The icon is getting dissed by those who grew up worshiping him and probably had his poster on their bedroom wall, but Stephon Marbury calling out Michael Jordan is beyond belief.
What's behind the rage is Jordan's hard-line stance as the owner of the Charlotte Bobcats, wanting the league to go beyond the 50-50 split offered to 53-47 or more in the owner's favor.
Golden State Warriors rookie Klay Thompson called Jordan out, inferring that the "1996 Jordan would never have done this."
But that pales in comparison to Marbury and the swipe he took at "His Airness."
Quoting a column from Lacy J. Banks in the Chicago Sun-Times, Marbury said, "Michael 'Fake' Jordan is a sellout. He forgot the hole he came out of. He never was my idol; I just loved his game. When he earned his $30 million a season, nobody complained."
It is amusing that Marbury used the word "earned" because Michael Jordan actually earned every penny he ever made on the basketball court! Realistically, he was underpaid most of his career until he made over $30 million his last two years with the Chicago Bulls, and that still didn't compensate him fairly considering how much money he generated for his team and the league.

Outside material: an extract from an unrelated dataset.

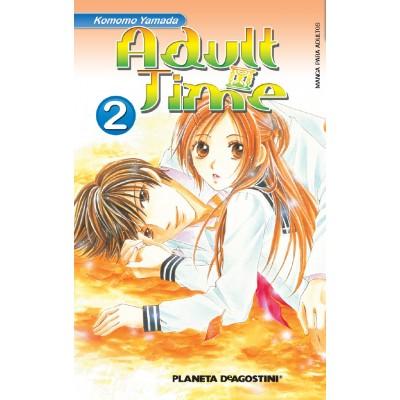 Adult Time Nº 02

The United Center, home of the Chicago Bulls, should be called the Jordan Center, because he's the one who built it.
The Chicago Bulls were rock stars, and Jordan was the biggest star on the planet, yet he made far less money than Marbury did in his playing career, according to Basketball Reference.
Jordan earned $90,235,000 while Marbury stole $151,115,945 during his playing days. In fact, many of those days were spent away from his New York Knicks team late in his career, who paid him to stay away.
Marbury was a cancer in the locker room from the start. He was jealous of his teammate, Kevin Garnett, on the Minnesota Timberwolves, and forced a trade because he was envious of the money Garnett was making.
It was appropriate that he used the word "earned" while talking about Jordan. How many players today really earn their money?
They're calling Jordan out because now he is a rich, fat-cat owner, but he's risking his own coin with a small-market franchise that is hemorrhaging money.
NBA commissioner David Stern said NBA teams lost $370 million last year.
Players only care about getting paid as much as they can, and they're saying Jordan has turned on them.
As Cuba Gooding Jr. said in the movie Jerry McGuire, "Show me the money."
Jordan was on the other side, but since he's crossed over to the dark side as the players like to think, they say he's changed, but that's not the case.
He's paying his hard-earned money to players that clearly don't deserve the salaries they're making and he knows that. Would the players of today be throwing out contracts like they're playing with Monopoly money if that money was coming out of their pocket?
If they had to pay the bills and some fringe journeyman asked for $40 million for five years, they would say, "Are you crazy? I'm not going to pay you that. You stink."
That's what they would say if it came out of their pocket, but since it doesn't, they don't care.
Jordan had integrity when he played. He practiced harder than any player in the game, and he honored his commitments.
When he was stuck in an under-market, long-term contract with the Bulls, he didn't gripe about it. Other teams like the Lakers and Celtics ripped up Magic Johnson and Larry Bird's contracts and gave them lucrative deals.
When he was asked about being underpaid, he would say that if Jerry Reinsdorf offered him more money, he would have taken it, but that he agreed to the contract and felt obligated to honor it.
Does that sound like something today's players would say?
Do you think Marbury would do that, or would he cry and demand a trade because Garnett signed a $126 million contract and he was only going to get $71 million?
We all know the answer to that.
Jordan isn't a "sellout" like Marbury said he is, but Marbury is still a cancer, and there's no cure for that.